Ein Bundeswehrsprecher verwies darauf, dass jährlich 20.000 Rekruten derartige Ausbildungsphasen durchlaufen. Niemand könne sich an eine solche Häufung von Auffälligkeiten an einem einzigen Tag erinnern. Eine generelle Erklärung gebe es dafür nicht, nur eine jeweils "individuelle Addition mehrerer Faktoren". Sehr zurückhaltend geht der Zwischenbericht auf Gesundheitsrisiken der Soldaten am Tag der Ausbildung ein. Es seien zwar Medikamente, Kreatinpulver (zum Muskelaufbau) und verschiedene Energy-Drinks gefunden worden, doch sei die Zuordnung nicht eindeutig. Auch das Asthmaspray des später Verstorbenen bedeute keine Belastungsbeschränkung. Vor allem lege die nicht erklärbare Häufung von gleichzeitig vier Einzelfällen des seltenen Krankheitsbildes weitere Untersuchungen nach bislang nicht erkannten Ursachen oder Begleitumständen nahe.

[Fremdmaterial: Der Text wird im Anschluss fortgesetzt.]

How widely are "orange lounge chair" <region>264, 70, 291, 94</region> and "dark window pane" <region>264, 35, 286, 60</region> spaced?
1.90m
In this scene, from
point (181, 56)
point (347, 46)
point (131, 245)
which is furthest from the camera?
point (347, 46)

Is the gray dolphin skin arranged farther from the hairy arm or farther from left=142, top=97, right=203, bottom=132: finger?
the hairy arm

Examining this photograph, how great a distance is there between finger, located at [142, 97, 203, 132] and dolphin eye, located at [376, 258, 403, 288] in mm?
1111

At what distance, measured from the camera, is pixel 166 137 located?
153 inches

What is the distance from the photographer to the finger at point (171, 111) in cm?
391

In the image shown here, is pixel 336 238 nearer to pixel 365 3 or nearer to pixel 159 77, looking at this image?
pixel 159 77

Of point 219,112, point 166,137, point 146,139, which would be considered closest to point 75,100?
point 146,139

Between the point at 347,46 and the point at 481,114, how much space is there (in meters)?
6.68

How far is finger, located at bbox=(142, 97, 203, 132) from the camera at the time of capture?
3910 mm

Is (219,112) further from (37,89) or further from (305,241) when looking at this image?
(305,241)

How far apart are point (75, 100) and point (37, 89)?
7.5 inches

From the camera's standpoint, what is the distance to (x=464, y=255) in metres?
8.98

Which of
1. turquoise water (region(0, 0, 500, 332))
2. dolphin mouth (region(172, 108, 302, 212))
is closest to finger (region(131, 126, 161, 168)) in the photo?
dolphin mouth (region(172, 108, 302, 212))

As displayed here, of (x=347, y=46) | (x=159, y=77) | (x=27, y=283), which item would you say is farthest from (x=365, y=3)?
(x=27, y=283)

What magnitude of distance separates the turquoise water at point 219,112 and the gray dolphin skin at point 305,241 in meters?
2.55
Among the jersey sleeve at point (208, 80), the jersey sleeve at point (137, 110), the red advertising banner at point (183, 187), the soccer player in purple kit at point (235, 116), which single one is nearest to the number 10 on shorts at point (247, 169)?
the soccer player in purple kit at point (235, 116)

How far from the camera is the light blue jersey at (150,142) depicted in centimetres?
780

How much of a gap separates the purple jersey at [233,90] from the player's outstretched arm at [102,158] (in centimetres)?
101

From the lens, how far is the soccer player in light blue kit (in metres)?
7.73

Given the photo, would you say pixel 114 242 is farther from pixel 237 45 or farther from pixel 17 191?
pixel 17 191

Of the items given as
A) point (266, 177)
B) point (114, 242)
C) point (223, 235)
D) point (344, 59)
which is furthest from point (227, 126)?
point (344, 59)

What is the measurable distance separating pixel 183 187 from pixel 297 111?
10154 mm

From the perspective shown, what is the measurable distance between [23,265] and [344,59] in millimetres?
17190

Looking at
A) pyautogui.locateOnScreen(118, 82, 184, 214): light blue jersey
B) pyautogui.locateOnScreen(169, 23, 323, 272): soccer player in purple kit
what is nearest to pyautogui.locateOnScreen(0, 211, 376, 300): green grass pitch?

Die von den Ausbildern für die Offiziersanwärter gewählte Bekleidung - Splitterschutzweste plus Feldjacke - wird von den Medizinern mit Blick auf die Witterung und den Leistungsstand der Soldaten eindeutig als "unangemessen" eingestuft. Später kamen sogar noch Helme hinzu. Laut Bericht sind erste Empfehlungen, nämlich eine "Anpassung der Anzugsregelung", bereits überall im Heer umgesetzt worden. Empfohlen wird zudem, die Ausbildung künftiger Ausbilder zu erweitern und sie insbesondere zu schulen, wie Kälte- und Hitzeschäden zu vermeiden sind.

Kritisiert wird in dem Bericht zudem, dass gleich mehrere Vorgesetzte bei Beginn der Ausbildung im Urlaub waren, insbesondere der für die Ausbildung verantwortliche Kompaniechef. Der ist als Disziplinarvorgesetzter nun für die Aufklärung und die daraus zu ziehenden Konsequenzen verantwortlich. Dem Vernehmen nach leidet die Untersuchung jedoch darunter, dass die Soldaten vor ihrem Vorgesetzten und vor dem Staatsanwalt unterschiedliche Aussagen gemacht haben sollen - möglicherweise, weil sie mit unterschiedlichen Fragen konfrontiert wurden. Auch die Ausbilder in Munster seien "emotional mitgenommen", berichtete ein Ministeriumssprecher.

Die Staatsanwaltschaft Lüneburg ermittelt gegen Unbekannt wegen fahrlässiger Tötung und fahrlässiger Körperverletzung. Sie veröffentlichte inzwischen das Ergebnis der Obduktion, wonach es zu einem "Multiorganversagen" gekommen sei und weitere Untersuchungen nötig seien.

Verteidigungsministerin Ursula von der Leyen äußerte sich "sehr betroffen von dem Geschen an diesem Ausbildungstag in Munster". Es sei wichtig, die Ursachen genau zu analysieren, und die richtigen Schlussfolgerungen zu ziehen, "um das Risiko einer Wiederholung des tragischen Geschehens in Zukunft zu vermindern". Die Opposition kündigte für eine Sondersitzung des Verteidigungsausschusses in der nächsten Woche "neue Fragen" an. Diesen müsse die Ministerin "schnell und konsequent" auf den Grund gehen, sagte Bundeswehr-Expertin Agnieszka Brugger von den Grünen.